Task instructions:
1. Reproduce the faith-alone sermon from "And that is" up to and including "restores his fortunes.", swapping "blind man" for "sightless man".
2. According to the faith-alone sermon, how is Job 42:10 read in the Greek or Hebrew?

Monday, March 3, 2025

Faith Alone [Quinquagesima]


READINGS FROM HOLY SCRIPTURE:
  • 1 Samuel 16:1-13

  • 1 Corinthians 13:1-13

  • St. Luke 18:31-43



Grace to you and peace from God our Father and the Lord Jesus Christ. (Phil 1)
 
Who speaks to you on this day from His Gospel heard, saying:
“And Jesus said to him, ‘Recover your sight; your faith has saved you.’”
 
Thus far the Word of God, caused to be written for our learning, because the Lord wants us to see. He wants us to see His Great Work of Salvation, the path He blazed for us, and Faith alone that puts and keeps us on it. Faith Alone is pleasing to God, Faith Alone saves, and Faith alone leads us to Jesus in Word and Sacrament.
 
There are those who preach and teach that Faith Alone is a contract with God, a covenant, where if you do your thing, then God will do His thing, without a Word from God and without a sacrament from God. It is truly Christian, they say, to solve national problems with prayer. That if a nation turns to the Lord, He will restore their fortunes.
 
And that is the sum of Faith Alone, for them. You turn to God, He turns to you. And what is the result of this contract? Yes, you are forgiven, but mainly your fortunes are restored. Christian Nationalists love to quote Jeremiah and his fortunes to prove this. From 33:11, “as they bring thank offerings to the house of the Lord: ‘Give thanks to the Lord of hosts, for the Lord is good, for his steadfast love endures forever!’ For I will restore the fortunes of the land as at first, says the Lord.”
 
Just like our blind man in the Gospel today, right? I mean, he did the whole shebang. The turning and the praying and the faithing. He does his thing, turns to Jesus for mercy, and then Jesus does His thing. First the man cries out to God, then God answers him and restores his fortunes. 
 
That of being able to see, apparently. And you don’t even have to be blind to receive these fortunes. They are whatever you tell God they are! For this man it was his sight. For you it could be work, or relationships, or whatever. That’s what the Bible says! Psalm 37:4, “Delight yourself in the Lord, and he will give you the desires of your heart.” “Bring me your Christmas lists and I’ll do one better than your parents!”
 
Maybe…
 
Perhaps, we should turn to Scripture Alone to discover what the fortunes of Judah and Israel actually are. Our first stop is Job. Here is the classic, biblical example where God restores fortunes. Job 42:10 in English reads, “And the Lord restored the fortunes of Job”. Unfortunately, that is not how it is read in the greek or the hebrew. 
 
What Jesus actually says to Job is, “And the Lord turned back his captivity.”
Well, that’s different. What does that even have to do with fortune and where was Job a captive that he had to be freed?

Provided material:

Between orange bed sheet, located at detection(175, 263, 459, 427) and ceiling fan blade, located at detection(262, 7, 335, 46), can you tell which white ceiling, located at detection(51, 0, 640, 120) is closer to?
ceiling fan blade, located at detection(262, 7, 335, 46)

Answers given:
1.
And that is the sum of Faith Alone, for them. You turn to God, He turns to you. And what is the result of this contract? Yes, you are forgiven, but mainly your fortunes are restored. Christian Nationalists love to quote Jeremiah and his fortunes to prove this. From 33:11, “as they bring thank offerings to the house of the Lord: ‘Give thanks to the Lord of hosts, for the Lord is good, for his steadfast love endures forever!’ For I will restore the fortunes of the land as at first, says the Lord.”
 
Just like our sightless man in the Gospel today, right? I mean, he did the whole shebang. The turning and the praying and the faithing. He does his thing, turns to Jesus for mercy, and then Jesus does His thing. First the man cries out to God, then God answers him and restores his fortunes.

2. "And the Lord turned back his captivity."